No one was injured in the fire, which crews were able to keep from spreading to other buildings.
“The walls are still standing, but the historic bathhouse will be considered a total loss,” said Taos County Fire Marshal James Hampton.
Andy Joseph, managing partner of Ojo Spa Resorts, told The Taos News spa staff assisted firefighters by using garden hoses. “We prevented it from spreading to the reception building, and that was an effort that was our own staff, plus the Ojo Caliente Volunteer Fire Department, who were the first responders,” he said.
“They were able to prevent it from jumping,” Joseph added. “And it tried.”
Joseph said the 152-year-old bathhouse, which contained the resort’s pump room and a massage area, shares a roof with the spa’s reception building.
“There was a lot of courage and effective measures that were taken to make sure that that building didn’t burn,” he said.
Firefighters from Taos and Rio Arriba counties responded to an emergency call from the spa at about 8 p.m., Hampton said.
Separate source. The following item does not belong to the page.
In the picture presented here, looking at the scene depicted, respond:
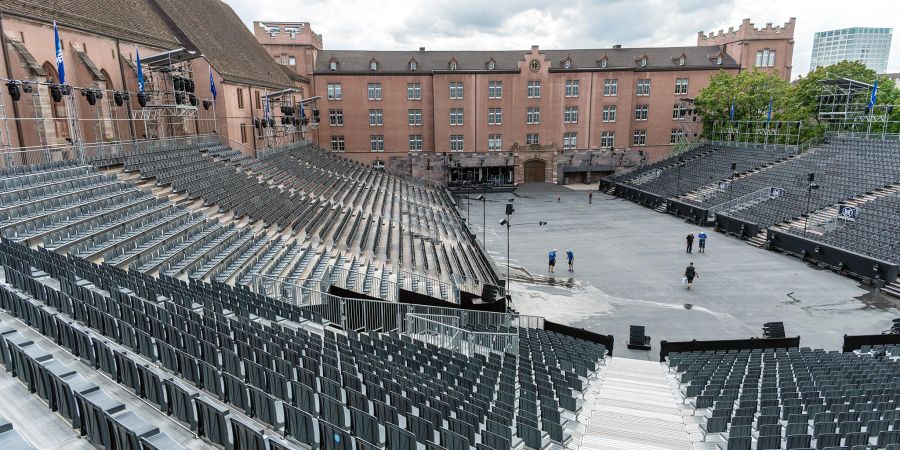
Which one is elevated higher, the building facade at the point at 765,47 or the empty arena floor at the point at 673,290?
the building facade at the point at 765,47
Crews contained the bathhouse blaze around 11 p.m. but had to extinguish spot fires until 6 a.m. Friday, he said.
Hampton estimated about 10 firefighting units responded due to the size of the fire and the potential for it to spread to the restaurant and other buildings as well as the wooded area.
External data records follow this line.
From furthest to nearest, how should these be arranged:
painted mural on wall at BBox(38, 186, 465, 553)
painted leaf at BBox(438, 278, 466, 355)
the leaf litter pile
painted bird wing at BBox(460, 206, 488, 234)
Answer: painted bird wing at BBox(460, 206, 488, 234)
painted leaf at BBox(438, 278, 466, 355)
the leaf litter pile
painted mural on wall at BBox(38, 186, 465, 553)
“It was a well-coordinated effort,” he said. “We were very pleased we were able to keep the fire contained to one building.”
The state fire marshal is conducting an investigation into the blaze but has released no statement about the potential cause.
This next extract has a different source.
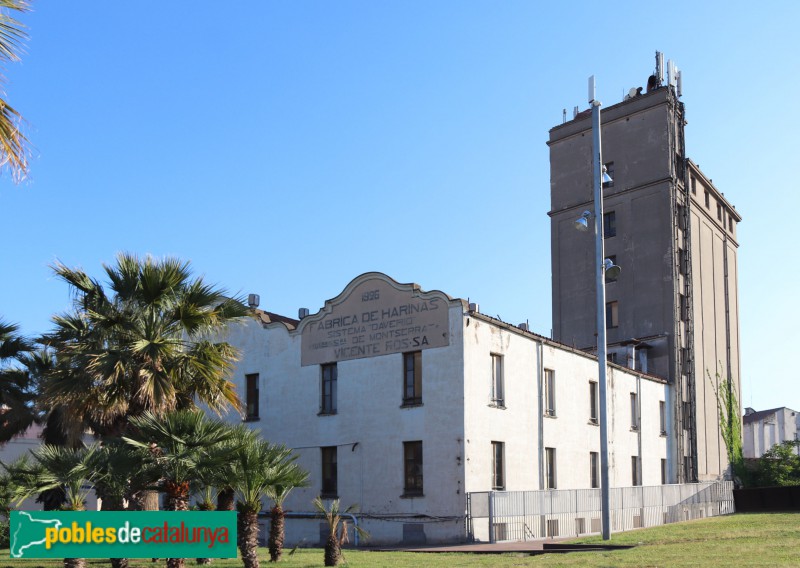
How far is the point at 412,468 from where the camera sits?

The bathhouse not only was historic but served as “an integral piece of delivering water to all of those pools,” Joseph told The Taos News. It is too early, he added, to say “what can be reactivated.”
Investigators were beginning to look through the burned rubble of the historic structure Friday morning to determine what might have caused the fire.
“We certainly have our suspicions on that,” Joseph said. “But I think we need to wait for the fire marshal to be conclusive on it.”
After a relatively uneventful wildfire season this year, Taos County has seen a number of structure fires this summer, including one at Taos Mesa Brewing early the morning of July 2, another fire at Oh My Garden Cafe & Market on July 4 and a residential fire in Arroyo Hondo on July 7.
Hampton told The Taos News earlier this week his office was seeking leads on a possible serial arsonist suspected of setting small fires around the county this summer, sometimes inside structures.
So far, he said, no suspect has been identified or arrested.
On Friday, Hampton told The New Mexican he didn’t believe the arsonist set the bathhouse fire.
Ojo Spa Resorts, which also owns the newly named Ojo Santa Fe in La Cienega, recently reopened its spa services, hotels and shops after being closed through much of the pandemic.
Antonio Joseph, a territorial representative to Congress, had the bathhouse built in 1868, making Ojo Caliente mineral springs one of the country’s first natural health spas, the company’s website says.
The bathhouse, hotel and Adobe Round Barn are listed on the National Register of Historic Places.